Unless they are playing a sport like golf, one of the most, if not, the most lucrative of global international professional sports, professional athletes tend to retire a lot sooner than the average, every day professional or blue-collar worker would. This has mainly to do with the human body’s physical capabilities. It is generally at a peak during the twenties. And by the time the professional sportsman or woman reaches the age of thirty, he or she is already in decline.
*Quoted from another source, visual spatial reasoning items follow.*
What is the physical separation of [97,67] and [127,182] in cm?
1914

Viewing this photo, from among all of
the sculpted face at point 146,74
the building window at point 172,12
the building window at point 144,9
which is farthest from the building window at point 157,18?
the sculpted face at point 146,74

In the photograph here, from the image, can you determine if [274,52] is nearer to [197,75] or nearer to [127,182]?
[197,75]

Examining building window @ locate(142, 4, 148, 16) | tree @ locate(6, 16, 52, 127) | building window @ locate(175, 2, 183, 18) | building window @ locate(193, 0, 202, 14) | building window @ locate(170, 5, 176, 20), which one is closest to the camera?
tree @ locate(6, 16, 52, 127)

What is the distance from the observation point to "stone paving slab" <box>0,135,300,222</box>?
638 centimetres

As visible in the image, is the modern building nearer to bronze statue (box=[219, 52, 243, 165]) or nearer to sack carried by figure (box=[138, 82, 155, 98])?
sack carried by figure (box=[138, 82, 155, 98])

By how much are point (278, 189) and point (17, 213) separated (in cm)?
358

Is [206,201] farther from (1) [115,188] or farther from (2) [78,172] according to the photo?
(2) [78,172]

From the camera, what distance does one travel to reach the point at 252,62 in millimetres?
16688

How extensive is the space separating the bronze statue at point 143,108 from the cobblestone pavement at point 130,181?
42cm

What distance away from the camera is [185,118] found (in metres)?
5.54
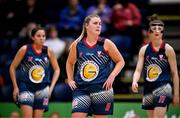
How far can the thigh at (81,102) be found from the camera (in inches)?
342

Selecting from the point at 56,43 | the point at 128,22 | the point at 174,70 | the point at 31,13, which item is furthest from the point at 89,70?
the point at 31,13

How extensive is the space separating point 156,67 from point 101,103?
4.35 feet

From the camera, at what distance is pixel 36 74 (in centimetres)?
1059

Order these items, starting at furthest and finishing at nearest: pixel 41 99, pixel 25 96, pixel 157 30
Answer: pixel 41 99 → pixel 25 96 → pixel 157 30

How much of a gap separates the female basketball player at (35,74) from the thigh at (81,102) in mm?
1739

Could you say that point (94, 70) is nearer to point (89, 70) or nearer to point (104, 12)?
point (89, 70)

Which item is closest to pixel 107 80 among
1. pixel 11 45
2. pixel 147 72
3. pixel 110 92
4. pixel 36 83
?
pixel 110 92

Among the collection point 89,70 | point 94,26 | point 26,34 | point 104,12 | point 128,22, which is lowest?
point 89,70

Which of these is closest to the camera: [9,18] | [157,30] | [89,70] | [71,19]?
[89,70]

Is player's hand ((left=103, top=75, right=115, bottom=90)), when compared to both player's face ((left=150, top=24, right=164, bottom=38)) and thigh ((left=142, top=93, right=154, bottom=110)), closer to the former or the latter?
thigh ((left=142, top=93, right=154, bottom=110))

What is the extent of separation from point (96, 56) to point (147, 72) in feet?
3.86

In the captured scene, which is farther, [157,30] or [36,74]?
[36,74]

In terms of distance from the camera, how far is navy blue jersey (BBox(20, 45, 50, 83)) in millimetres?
10570

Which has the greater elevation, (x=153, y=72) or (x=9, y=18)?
(x=9, y=18)
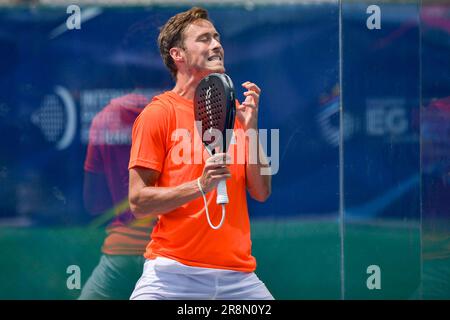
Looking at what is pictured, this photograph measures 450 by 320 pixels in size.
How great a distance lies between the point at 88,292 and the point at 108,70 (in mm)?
1245

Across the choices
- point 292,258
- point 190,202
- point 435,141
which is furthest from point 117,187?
point 435,141

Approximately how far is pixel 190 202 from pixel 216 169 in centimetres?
30

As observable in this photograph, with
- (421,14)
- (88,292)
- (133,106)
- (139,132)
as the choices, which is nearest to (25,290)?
(88,292)

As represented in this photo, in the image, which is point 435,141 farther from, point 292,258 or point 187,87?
point 187,87

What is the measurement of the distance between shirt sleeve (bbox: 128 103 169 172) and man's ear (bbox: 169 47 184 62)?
29 cm

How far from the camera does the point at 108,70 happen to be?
473 centimetres

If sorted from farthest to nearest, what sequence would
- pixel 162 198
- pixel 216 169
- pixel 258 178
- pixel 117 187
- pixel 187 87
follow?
pixel 117 187, pixel 187 87, pixel 258 178, pixel 162 198, pixel 216 169

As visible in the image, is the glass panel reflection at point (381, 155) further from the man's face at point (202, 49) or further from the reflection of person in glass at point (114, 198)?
the man's face at point (202, 49)

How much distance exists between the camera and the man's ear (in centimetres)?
380

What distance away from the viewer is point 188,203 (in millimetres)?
3557

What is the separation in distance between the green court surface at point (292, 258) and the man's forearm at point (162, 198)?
4.33 ft

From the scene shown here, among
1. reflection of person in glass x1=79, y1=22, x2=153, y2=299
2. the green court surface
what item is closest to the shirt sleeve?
reflection of person in glass x1=79, y1=22, x2=153, y2=299

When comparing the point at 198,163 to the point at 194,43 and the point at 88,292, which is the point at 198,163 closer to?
the point at 194,43
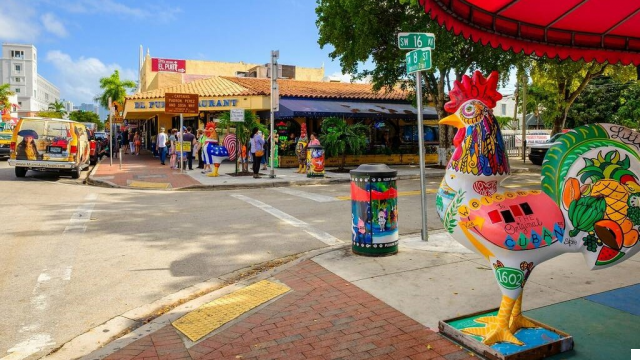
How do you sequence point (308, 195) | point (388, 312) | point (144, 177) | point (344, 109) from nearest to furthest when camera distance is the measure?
1. point (388, 312)
2. point (308, 195)
3. point (144, 177)
4. point (344, 109)

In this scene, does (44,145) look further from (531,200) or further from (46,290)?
(531,200)

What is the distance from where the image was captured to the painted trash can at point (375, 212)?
670 cm

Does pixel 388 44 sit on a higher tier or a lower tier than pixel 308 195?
higher

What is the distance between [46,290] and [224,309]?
7.66ft

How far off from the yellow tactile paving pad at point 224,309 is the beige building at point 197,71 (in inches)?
1189

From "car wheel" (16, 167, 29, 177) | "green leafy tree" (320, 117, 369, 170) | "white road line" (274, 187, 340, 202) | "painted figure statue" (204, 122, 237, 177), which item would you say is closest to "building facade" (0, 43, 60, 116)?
"car wheel" (16, 167, 29, 177)

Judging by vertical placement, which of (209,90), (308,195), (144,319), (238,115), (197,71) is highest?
(197,71)

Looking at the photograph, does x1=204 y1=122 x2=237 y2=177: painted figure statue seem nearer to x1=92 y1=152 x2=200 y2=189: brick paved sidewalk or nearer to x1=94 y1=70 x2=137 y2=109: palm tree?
x1=92 y1=152 x2=200 y2=189: brick paved sidewalk

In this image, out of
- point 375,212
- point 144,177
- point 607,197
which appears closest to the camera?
point 607,197

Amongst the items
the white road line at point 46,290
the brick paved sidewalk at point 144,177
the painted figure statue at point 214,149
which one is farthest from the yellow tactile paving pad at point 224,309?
the painted figure statue at point 214,149

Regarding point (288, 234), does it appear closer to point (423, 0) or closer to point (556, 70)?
point (423, 0)

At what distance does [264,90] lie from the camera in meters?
24.4

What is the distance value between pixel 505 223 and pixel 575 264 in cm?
350

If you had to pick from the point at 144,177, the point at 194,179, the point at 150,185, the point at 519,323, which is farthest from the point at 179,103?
the point at 519,323
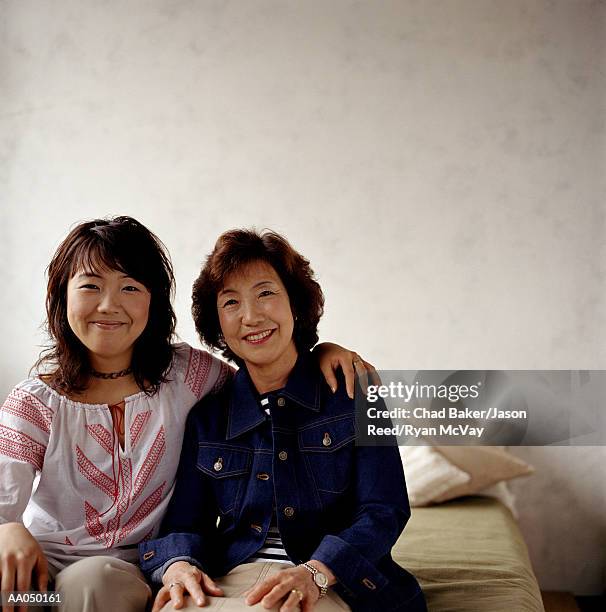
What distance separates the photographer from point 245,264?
1804 millimetres

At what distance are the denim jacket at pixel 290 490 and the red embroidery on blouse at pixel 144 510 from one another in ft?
0.13

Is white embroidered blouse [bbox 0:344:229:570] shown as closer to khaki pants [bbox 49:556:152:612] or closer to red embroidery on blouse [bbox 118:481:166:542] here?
red embroidery on blouse [bbox 118:481:166:542]

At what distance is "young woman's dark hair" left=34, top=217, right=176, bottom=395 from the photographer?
1.74 meters

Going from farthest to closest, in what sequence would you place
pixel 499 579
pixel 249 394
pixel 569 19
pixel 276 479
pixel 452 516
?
pixel 569 19 < pixel 452 516 < pixel 499 579 < pixel 249 394 < pixel 276 479

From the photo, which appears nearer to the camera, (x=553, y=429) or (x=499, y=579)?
(x=499, y=579)

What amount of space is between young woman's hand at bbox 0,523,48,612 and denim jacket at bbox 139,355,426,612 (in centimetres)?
23

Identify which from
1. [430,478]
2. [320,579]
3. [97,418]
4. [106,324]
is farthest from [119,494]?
[430,478]

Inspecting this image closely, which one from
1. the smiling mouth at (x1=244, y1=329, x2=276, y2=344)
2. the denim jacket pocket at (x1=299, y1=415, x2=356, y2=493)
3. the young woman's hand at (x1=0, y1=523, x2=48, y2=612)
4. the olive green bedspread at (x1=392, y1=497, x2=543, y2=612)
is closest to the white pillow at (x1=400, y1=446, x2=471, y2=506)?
the olive green bedspread at (x1=392, y1=497, x2=543, y2=612)

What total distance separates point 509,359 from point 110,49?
2070mm

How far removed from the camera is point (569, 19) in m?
3.07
Generally speaking, most professional sportsmen and women have something worthwhile or credible to do beyond their active professional years. Many will have studied or prepared for a professional career quite remote from the sport they were plying their trade in professionally. And then there are those who will have invested in professional wealth management for professional athletes.
This investment ensures that all of what they may have accumulated in terms of prize money, sponsorship deals, endorsements and public engagements done on behalf of those who draw inspiration and admiration from the sportsman or woman’s achievements. Particularly those of a younger age, there are also those drawn into life skills management. This is how to conduct themselves in public when not playing sport.
And how to take care of themselves in a healthy manner, both physically and emotionally, when they are away from the track or court. Armchair viewers will have seen more than enough of the scandals in the tabloids. These, of course, are the sportsmen and women who, without proper guidance and moral fortitude, do not lead by example. And in later years their tragic fall from grace is hardly news.
Because by then, people will have moved on with their lives, always trying to make the most of their unique circumstances.